Brief a »
Copy out the image captions in the records below line for line, with the same wording, and leave out the picture markers.

Thermionic energy conversion, a process that allows direct transformation of thermal to electrical energy, presents a means of efficient electrical power generation as the hot and cold side of the corresponding heat engine are separated by a vacuum gap. Conversion efficiencies approaching those of the Carnot cycle are possible if material parameters of the active elements at the converter, i.e., electron emitter or cathode and collector or anode, are optimized for operation in the desired temperature range.

These parameters can be defined through the law of Richardson–Dushman that quantifies the ability of a material to release an electron current at a certain temperature as a function of the emission barrier or work function and the emission or Richardson constant. Engineering materials to defined parameter values presents the key challenge in constructing practical thermionic converters. The elevated temperature regime of operation presents a constraint that eliminates most semiconductors and identifies diamond, a wide band-gap semiconductor, as a suitable thermionic material through its unique material properties. For its surface, a configuration can be established, the negative electron affinity, that shifts the vacuum level below the conduction band minimum eliminating the surface barrier for electron emission.

Brief b »
Answer these about the passage on thermionic energy conversion:
(i) What separates the hot and cold side of the heat engine?
(ii) Which law is used to define the material parameters?
(iii) What is the surface configuration of diamond that shifts the vacuum level below the conduction band minimum called?

Data excerpts »

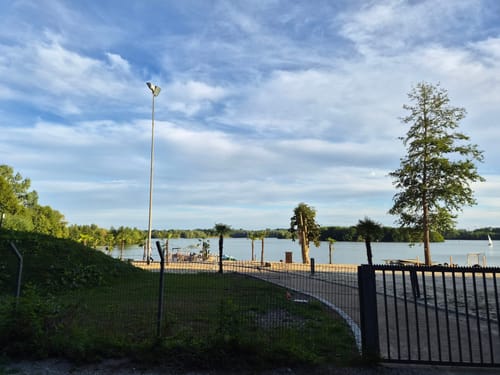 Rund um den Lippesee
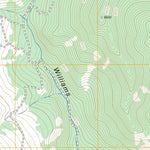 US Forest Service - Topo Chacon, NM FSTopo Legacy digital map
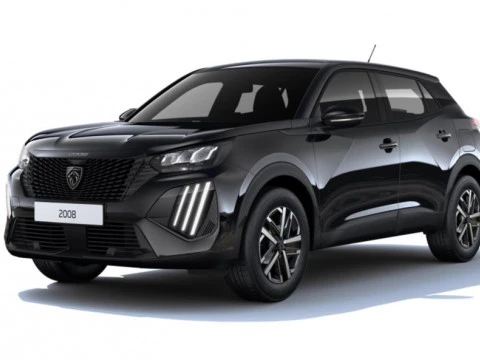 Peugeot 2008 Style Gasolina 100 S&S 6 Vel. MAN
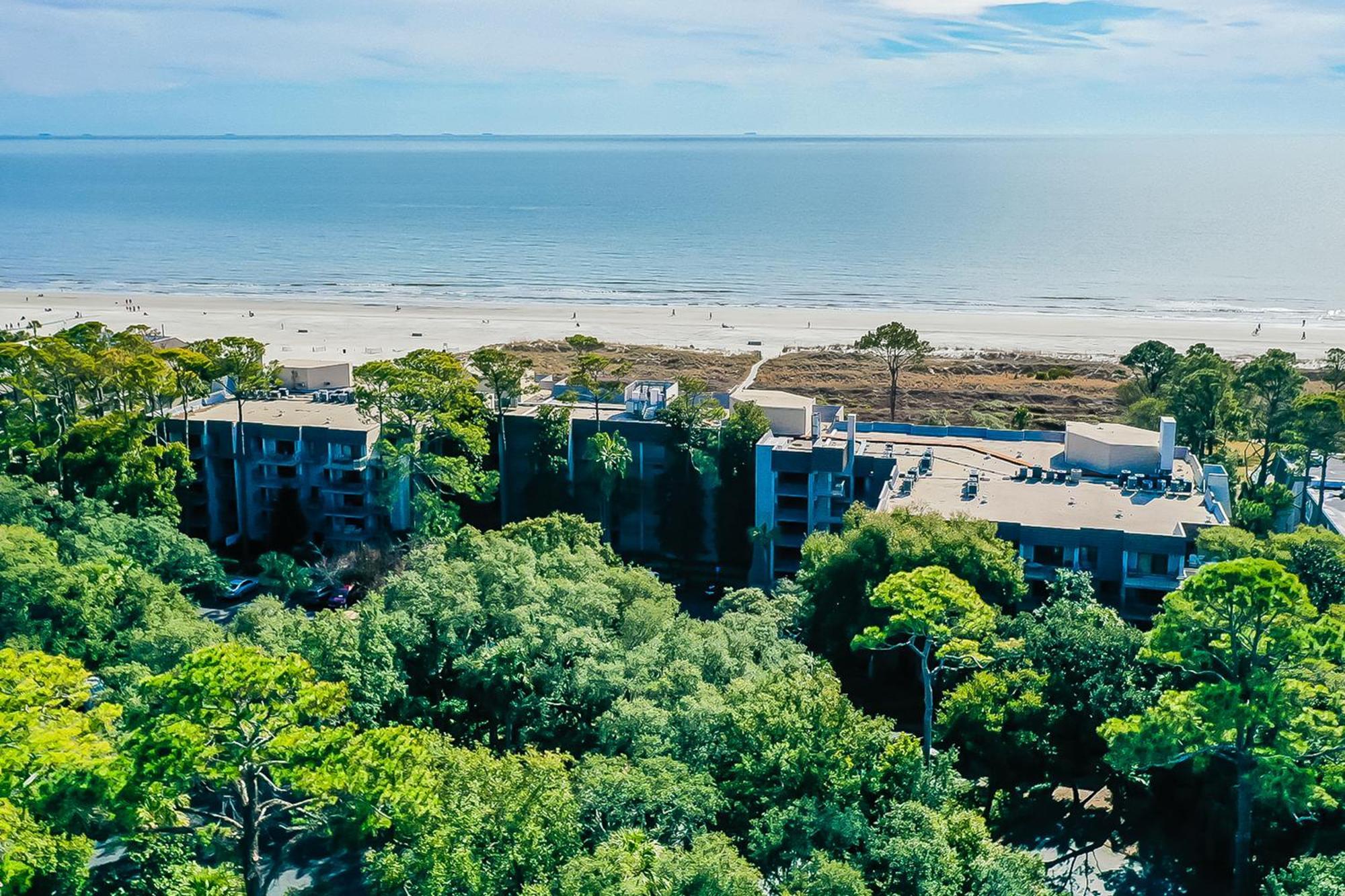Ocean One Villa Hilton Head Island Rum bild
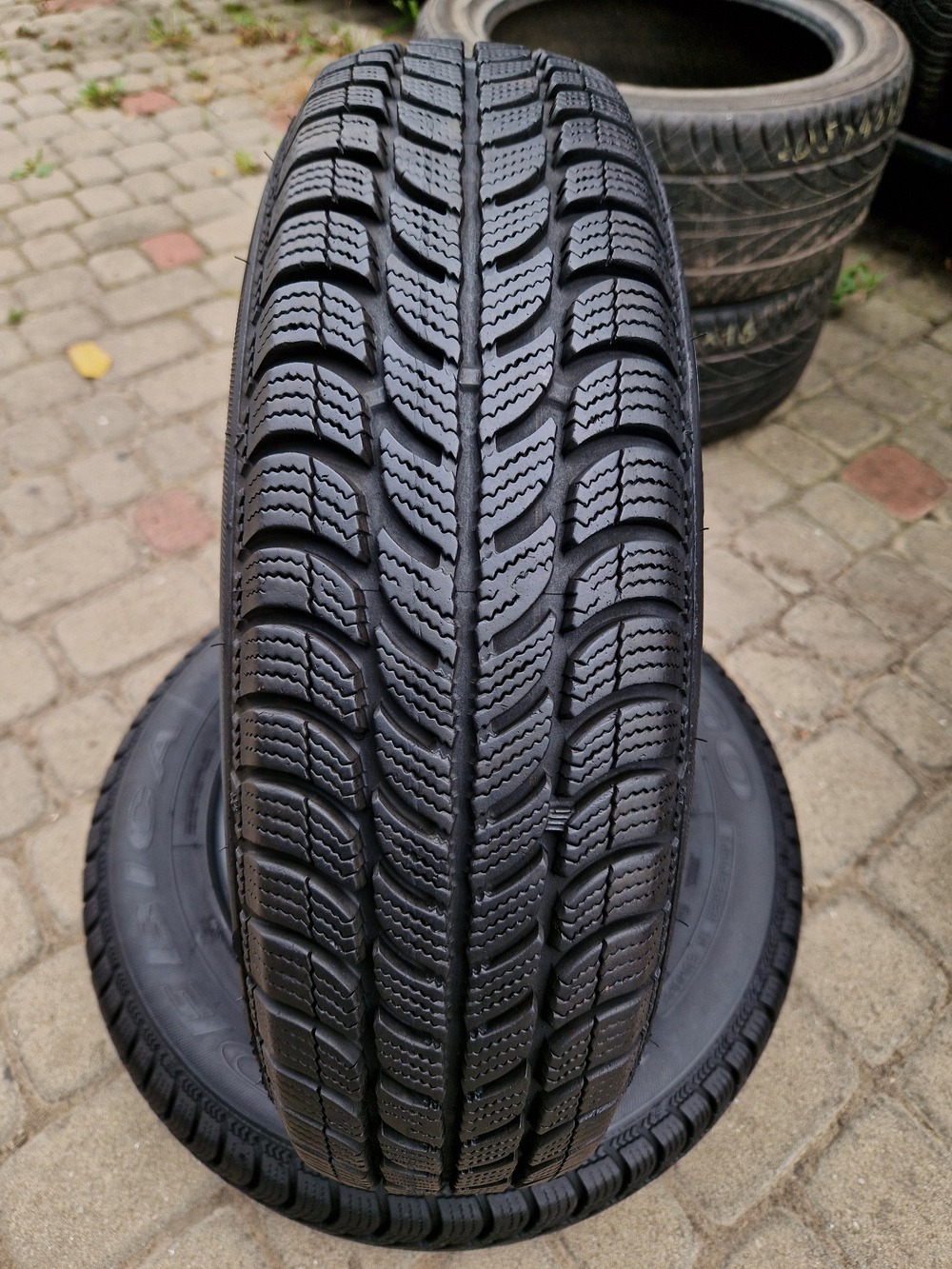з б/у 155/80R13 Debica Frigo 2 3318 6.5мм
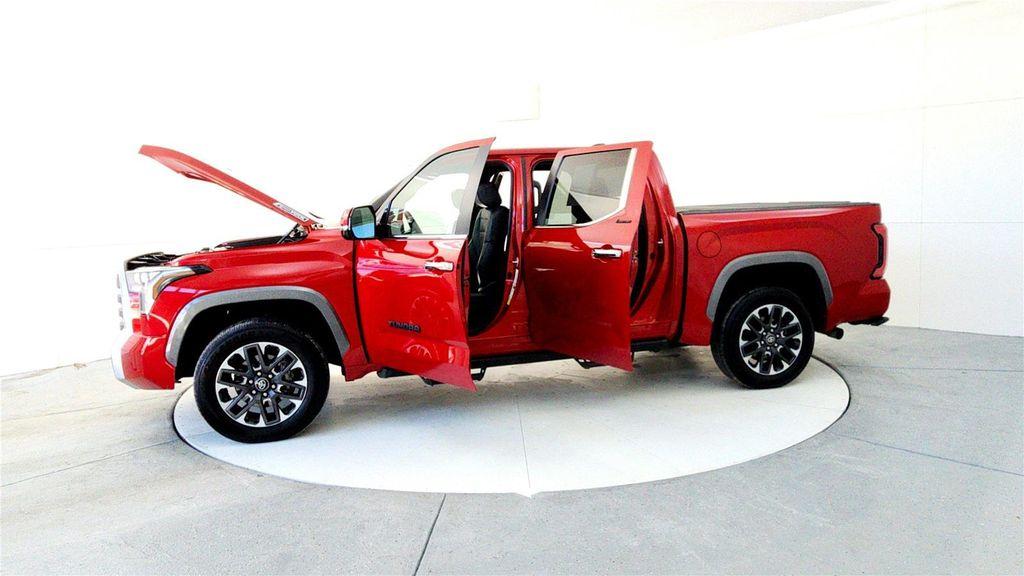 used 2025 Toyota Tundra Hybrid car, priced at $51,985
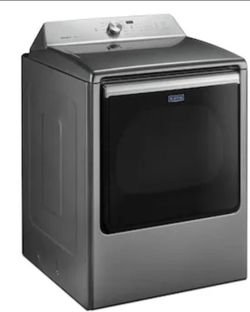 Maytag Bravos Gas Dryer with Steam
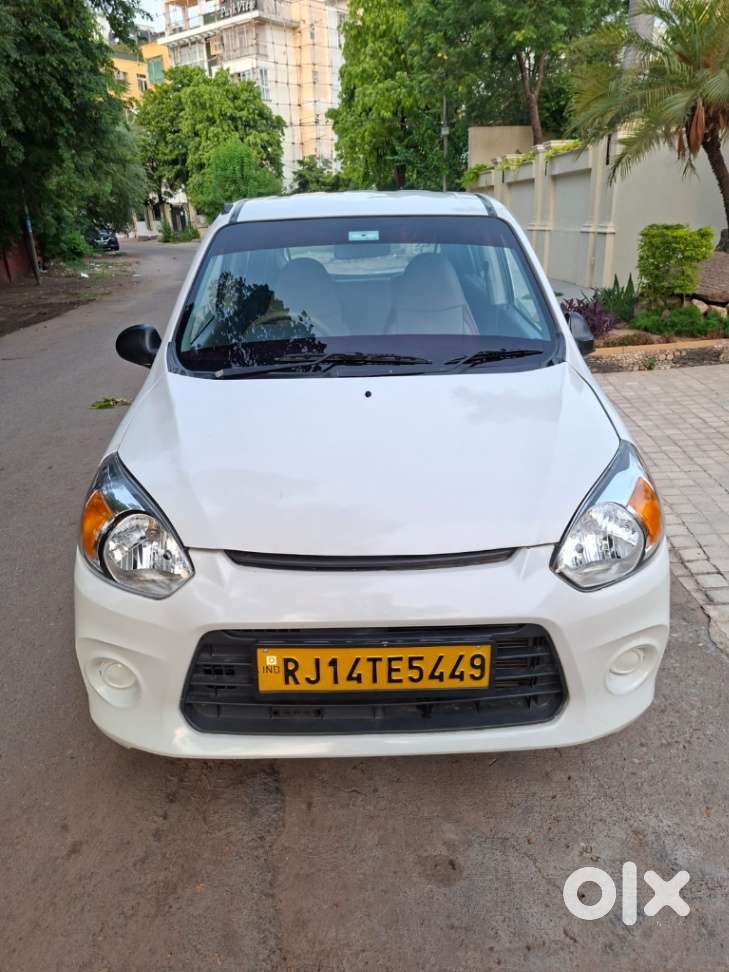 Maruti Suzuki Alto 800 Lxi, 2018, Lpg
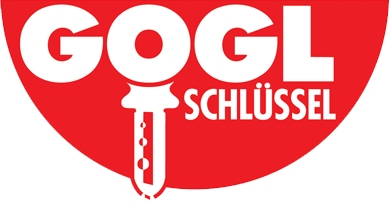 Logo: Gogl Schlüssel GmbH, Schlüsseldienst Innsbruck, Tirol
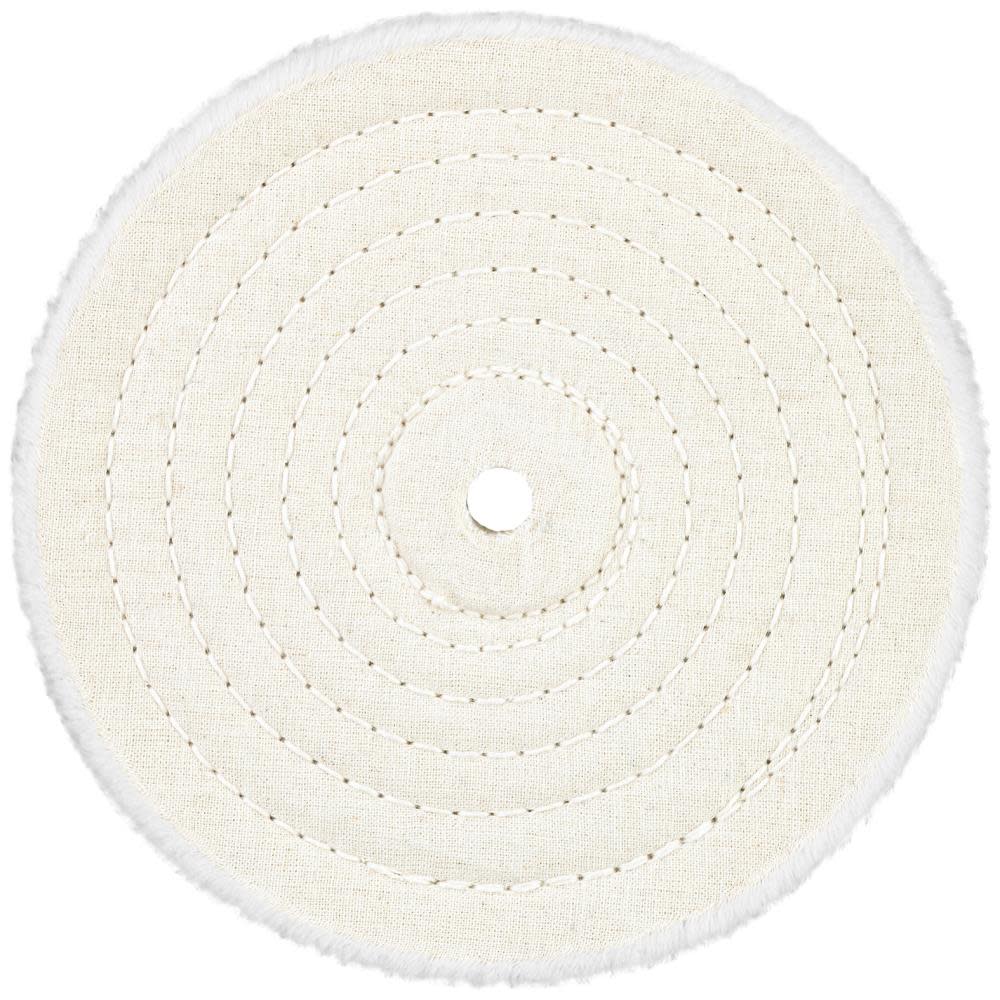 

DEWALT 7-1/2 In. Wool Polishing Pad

Response area a »
 Rund um den Lippesee
 US Forest Service - Topo Chacon, NM FSTopo Legacy digital map
 Peugeot 2008 Style Gasolina 100 S&S 6 Vel. MAN
Ocean One Villa Hilton Head Island Rum bild
з б/у 155/80R13 Debica Frigo 2 3318 6.5мм
 used 2025 Toyota Tundra Hybrid car, priced at $51,985
 Maytag Bravos Gas Dryer with Steam
 Maruti Suzuki Alto 800 Lxi, 2018, Lpg
 Logo: Gogl Schlüssel GmbH, Schlüsseldienst Innsbruck, Tirol

DEWALT 7-1/2 In. Wool Polishing Pad

Response area b »
(i) A vacuum gap
(ii) The law of Richardson–Dushman
(iii) The negative electron affinity